3 Aprile 2026
Social, multe per omessa rimozione di commenti offensivi altrui
A chi non è mai capitato di trovare sotto a un proprio post, sulla propria pagina social, un commento scomodo e offensivo?
Con la vicenda Butera, il giornalista italiano condannato a pagare 33mila euro per non aver cancellato gli insulti scritti da terzi sotto a un suo post, si sta configurando un precedente legale che potrebbe procurare infiniti guai anche ad altri utenti.
Nonostante la faccenda sia per molti aspetti paradossale, i giudici hanno stabilito che l’illecito fosse non tanto negli autori dei commenti, bensì nell’omessa rimozione da parte del proprietario del profilo.
Insomma: non importa chi ha scritto le offese o presunte tali, se il titolare della pagina su cui sono apparse non le cancella, la responsabilità (e il conto da pagare) è a suo carico.
La questione è molto più complessa di quel che sembra e la spiega bene l’organizzazione internazionale ARTICLE 19 che ha lanciato l’allarme: i tribunali stanno considerando i privati cittadini come se fossero grandi multinazionali del web, senza tuttavia che gli stessi dispongano degli algoritmi e degli uffici legali per gestire e moderare i commenti.

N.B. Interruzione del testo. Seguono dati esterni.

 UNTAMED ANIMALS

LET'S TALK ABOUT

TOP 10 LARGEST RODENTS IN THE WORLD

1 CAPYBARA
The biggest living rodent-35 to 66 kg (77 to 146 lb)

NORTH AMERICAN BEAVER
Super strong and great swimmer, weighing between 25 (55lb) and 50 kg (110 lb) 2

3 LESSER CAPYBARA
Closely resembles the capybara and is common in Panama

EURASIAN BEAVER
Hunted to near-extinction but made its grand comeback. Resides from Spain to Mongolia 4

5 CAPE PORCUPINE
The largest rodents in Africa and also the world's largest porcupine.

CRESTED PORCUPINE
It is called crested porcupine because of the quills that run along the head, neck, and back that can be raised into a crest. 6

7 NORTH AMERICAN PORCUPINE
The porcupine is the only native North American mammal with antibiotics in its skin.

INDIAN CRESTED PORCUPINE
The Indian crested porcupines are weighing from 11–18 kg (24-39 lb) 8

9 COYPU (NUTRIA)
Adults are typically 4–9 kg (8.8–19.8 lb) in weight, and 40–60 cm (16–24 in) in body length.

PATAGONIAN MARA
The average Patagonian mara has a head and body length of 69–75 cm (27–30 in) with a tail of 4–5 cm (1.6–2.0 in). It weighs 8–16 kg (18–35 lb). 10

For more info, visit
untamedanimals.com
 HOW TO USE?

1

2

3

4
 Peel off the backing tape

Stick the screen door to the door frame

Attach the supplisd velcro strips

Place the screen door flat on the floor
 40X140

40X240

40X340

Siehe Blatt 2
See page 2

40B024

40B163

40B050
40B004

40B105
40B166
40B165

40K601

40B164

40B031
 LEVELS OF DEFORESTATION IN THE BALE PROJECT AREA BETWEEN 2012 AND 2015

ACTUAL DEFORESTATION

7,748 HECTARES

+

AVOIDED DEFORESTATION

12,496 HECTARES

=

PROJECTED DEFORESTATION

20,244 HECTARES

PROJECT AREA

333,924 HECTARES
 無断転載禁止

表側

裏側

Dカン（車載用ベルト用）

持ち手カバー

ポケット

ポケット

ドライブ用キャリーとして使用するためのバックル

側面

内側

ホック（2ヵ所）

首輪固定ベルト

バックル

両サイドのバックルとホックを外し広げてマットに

È palese infatti che un utente comune non possa monitorare la propria bacheca 24 ore su 24 e che soprattutto non possegga la preparazione sufficiente per stabilire se un commento rientri nel diritto di critica o sia configurabile come diffamazione.
Secondo ARTICLE 19 (che prende il nome dall’articolo 19 della Dichiarazione universale dei diritti umani) potrebbe addirittura succedere che soggetti malintenzionati inseriscano appositamente dei commenti pesanti e ingiuriosi sotto il post di persone come cronisti, attivisti o cittadini scomodi, con il solo scopo di danneggiarli economicamente e di esporli a querele.
Ma attenzione al passo successivo: questo fenomeno porta a conseguenze ben peggiori in ambito di libertà di espressione, ovvero all’autocensura.
Cosa succederà infatti? Sempre più utenti, con il terrore di trovarsi in una situazione di questo tipo e quindi di dover pagare a caro prezzo l’intrusione altrui sulla propria pagina, potrebbe decidere di chiudere i commenti o smettere di pubblicare contenuti.
Nel caso della sentenza Butera si configurano tre punti cruciali: il primo riguarda il fatto che nessuno ha mai segnalato o chiesto a Butera di cancellare i commenti, nonostante esistano strumenti di segnalazione immediata e diretta nei confronti dei giornalisti.
Secondariamente gli autori dei commenti non sono mai stati perseguiti nonostante fossero identificabili, e terzo (attenzione) se il titolare di una pagina o di un account privato decidesse di eliminare commenti che ritiene non debbano essere on line, rischierebbe di eliminare una prova necessaria a chi si ritiene diffamato!
Insomma, questo sembra essere un vero labirinto giuridico senza via d’uscita.